Some thoughts on Contains Duplicate III problem in leetcode

 Today I come across a "medium" problem in leetcode, which there're only around 20% acceptance rate, and also have ridiculous high number of dislike. 

Here is the problem description:

Given an integer array nums and two integers k and t, return true if there are two distinct indices i and j in the array such that abs(nums[i] - nums[j]) <= t and abs(i - j) <= k.

 Some sample input for this problem:

Input: nums = [1,2,3,1], k = 3, t = 0
Output: true

Input: nums = [1,5,9,1,5,9], k = 2, t = 3
Output: false

At first, this looks like a typical sliding window problem with size k (based on condition abs(i-j) <= k), we can use brute force approach for this one, but it is not optimum and can't pass all the test cases. We will 2 nested loops over the nums array, and try to find the pair satisfied the condition.

for (int i = 0; i < nums.length; i++ ) {

    for(int j = i + 1; j <= i + k; j++) {

         // check if abs(nums[j] - nums[i]) <= t, then return true;

    }

}

// otherwise, return false if could not find any pair i, j satisfied the condition.

This algorithm should work, however, the time complexity if O(n*k), and it would becoming bad once k is big (such as k >= n/4).

Another approach I am trying to tackle is to use the HashMap to store  all items in rang [nums[i]-t, nums[i] + t] to it, and then we only need to check if this HashMap containing the next item nums[j];

HashMap<Long> map =  new HashMap<Long>();

    int start = 0;

    while(start < nums.length) {

        if(map.contains(nums[start]) && map.get(nums[start]) > 0) return true;

        addToMap(map, nums[start], t);

        if(start >= k){

            removeFromMap(map, nums[start - k], t);

        }

        start ++;

    }

    return false;

This algorithm does not really perform better than the brute force once, as the time complexity is O(n * t) , and the space complexity is O(k * t), which is bad when t becomes big enough.

Dig deeper into the problem statement, we can see that this is kind of a range search in each of sliding window.
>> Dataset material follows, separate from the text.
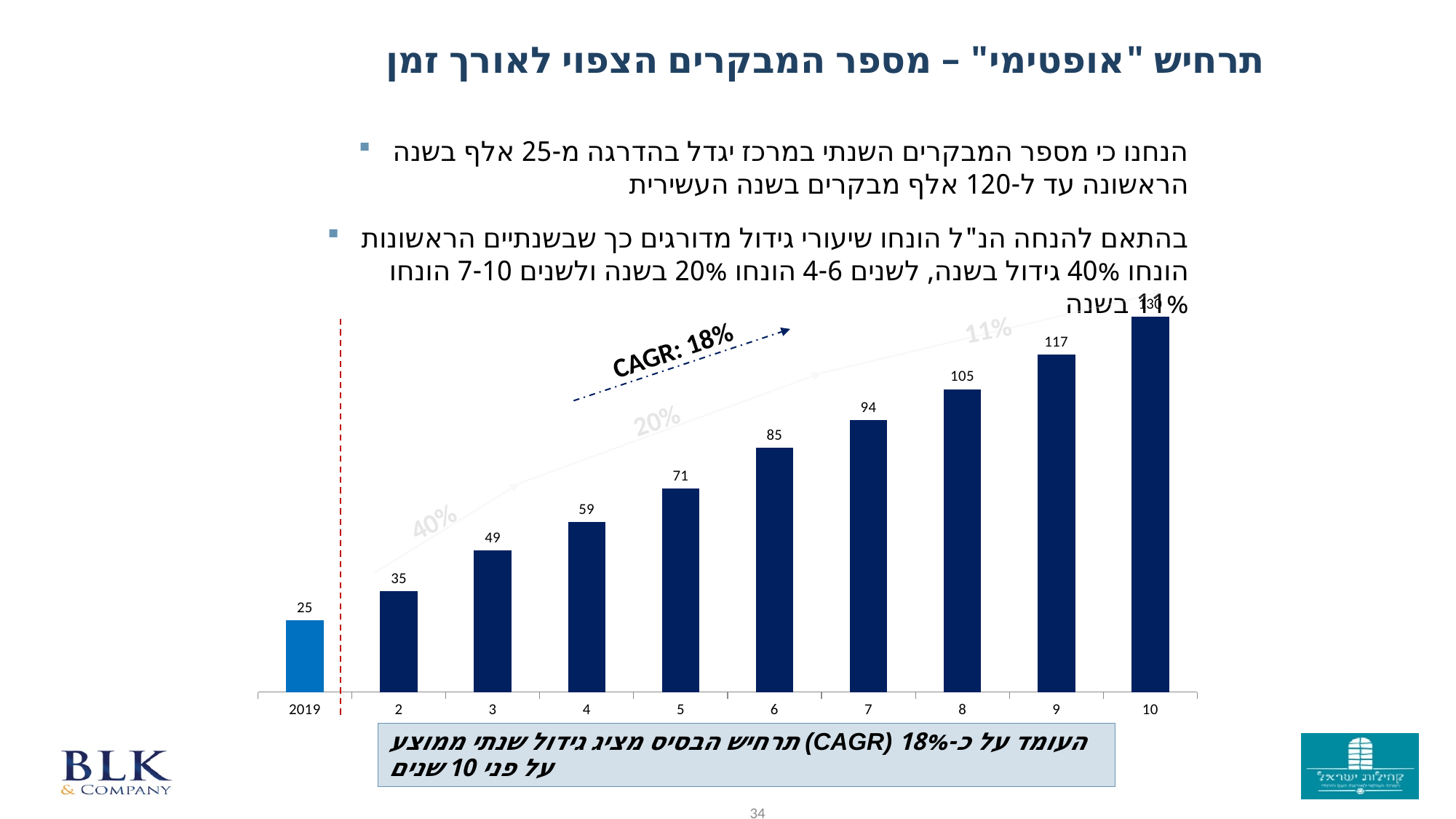
Which is larger, the value for category 7 or the value for category 6? category 7 What is the value for the 2019 bar? 25 What is the value for category 8? 105 What is the difference between the values for category 9 and category 2? 82 What is the difference between the values for category 6 and category 4? 26 What type of chart is shown on the slide? bar chart What is the value for category 3? 49 Do the values rise or fall from left to right along the x axis? rise Which category has the lowest value? 2019 How many bars are plotted in the chart? 10 What is the value for category 5? 71 Which category has the highest bar? 10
Which data structure is one of best choices for searching in range? It should be B+ tree.

In Java core language, there're 2 classes that implements similar to B tree, are TreeMap and TreeSet. So, I just pick TreeSet as the problem is only for exist checking, not counting.
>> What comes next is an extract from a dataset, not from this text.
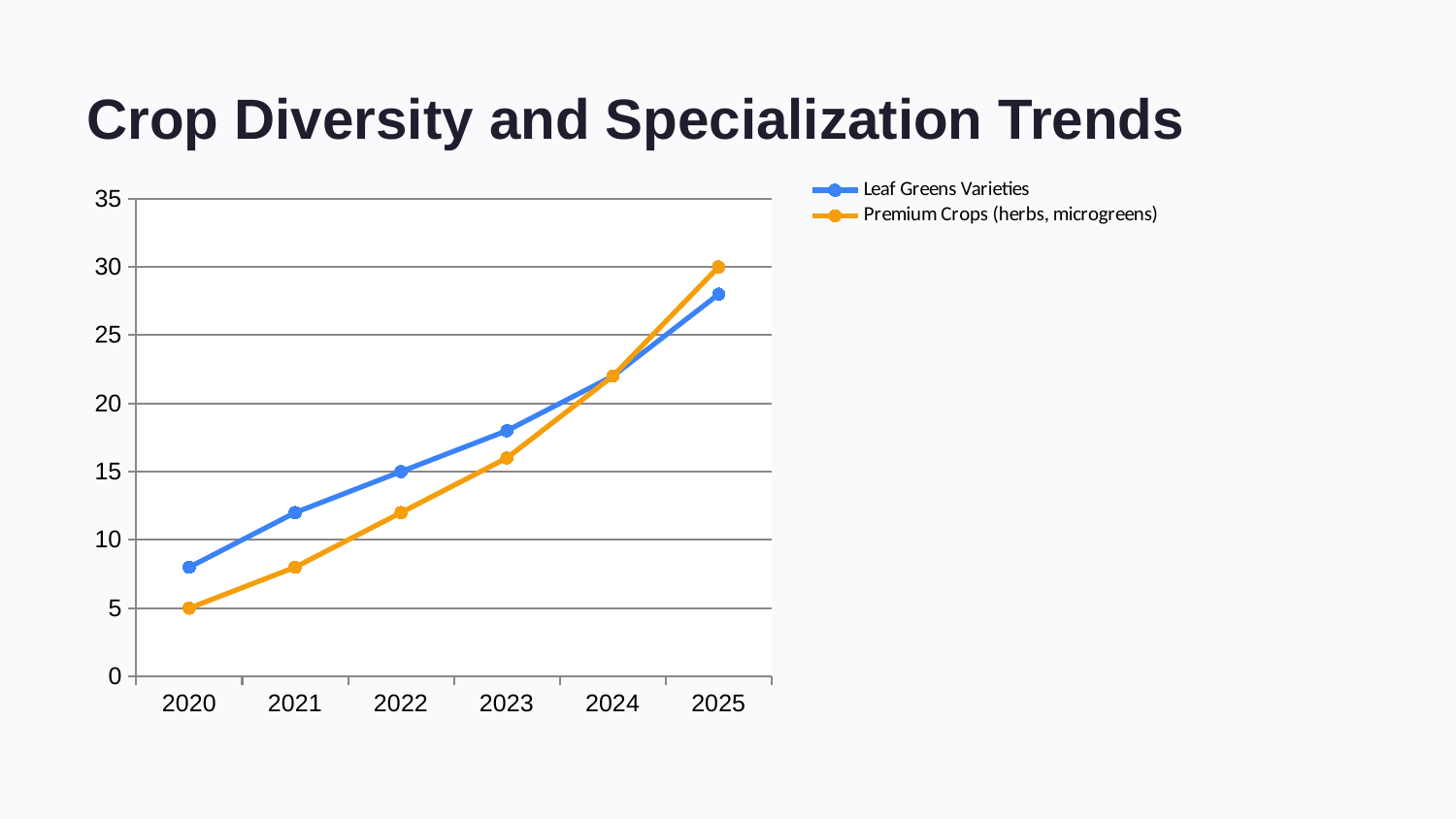
Is the value for Premium Crops (herbs, microgreens) in 2021 greater or less than 10? less What is the value for Premium Crops (herbs, microgreens) in 2020? 5 What is the value for Leaf Greens Varieties in 2022? 15 How many years are plotted along the x axis? 6 What kind of chart is shown on the slide? line chart In 2021, which series has the higher value, Leaf Greens Varieties or Premium Crops (herbs, microgreens)? Leaf Greens Varieties How many series does the legend list? 2 What is the value for Premium Crops (herbs, microgreens) in 2025? 30 Do the values for Premium Crops (herbs, microgreens) rise or fall from 2020 to 2025? rise Is the value for Leaf Greens Varieties in 2025 greater or less than 25? greater In 2025, which series has the higher value, Leaf Greens Varieties or Premium Crops (herbs, microgreens)? Premium Crops (herbs, microgreens) In which year is the value for Premium Crops (herbs, microgreens) lowest? 2020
The approach would be almost similar with the HashMap approach above, we would use sliding window technique, in each sliding window, we will need to check if the there's an item in the bTree with value within [nums[j] - t, nums[j] + t] inclusively. In order to do this check, the TreeSet class has 2 methods that we can use: 

- higher(E entry) which returns the least element in this set strictly greater than the given element

- lower(E entry) which returns the greatest element in this set strictly less than the given element

So, if we want to check if there is item in bTree has value  in [nums[j] - t, nums[j] + t] then we can either:

- get least element which is strictly higher than nums[j] - t and check if this element is smaller or equal to  nums[j] + t

- get greatest element which is strictly less than nums[j] + t and check if this element is greater or equal to  nums[j] - t

The two checking here are almost identical, so I would pick the first one. Here is the algorithm:

       TreeSet<Long> btree = new TreeSet<Long>();

        int start = 0;

        while(start < nums.length) {

            if(btree.contains((long)nums[start] - t)) return true;

            Long leastHigher = btree.higher((long)nums[start] - t);

            if(leastHigher != null && leastHigher <= (long) nums[start] + t) {

                return true;

            }

            btree.add((long)nums[start]);

            if(start >= k) {

                btree.remove((long)nums[start - k]);

            }

            start ++;

        }

        return false;

This algorithm is better than the first two, as the cost of each method in TreeMap for add/ remove/ higher is O(log(k)), so the time complexity of this algorithm is O(n * log(k)) and space complexity is O(k). And as a result, this algorithm pass all test cases.

Happy coding.

Note: originally I tried to tackle this problem using javascript language, however, in javascript language there's no native data structure for B-tree, so I switch to java language. I am empathy with the frustration causing by this problem, first is it a real 'medium' problem? and secondly, it seems this problem required some advance data structure, which unfortunately not all language supports on its own.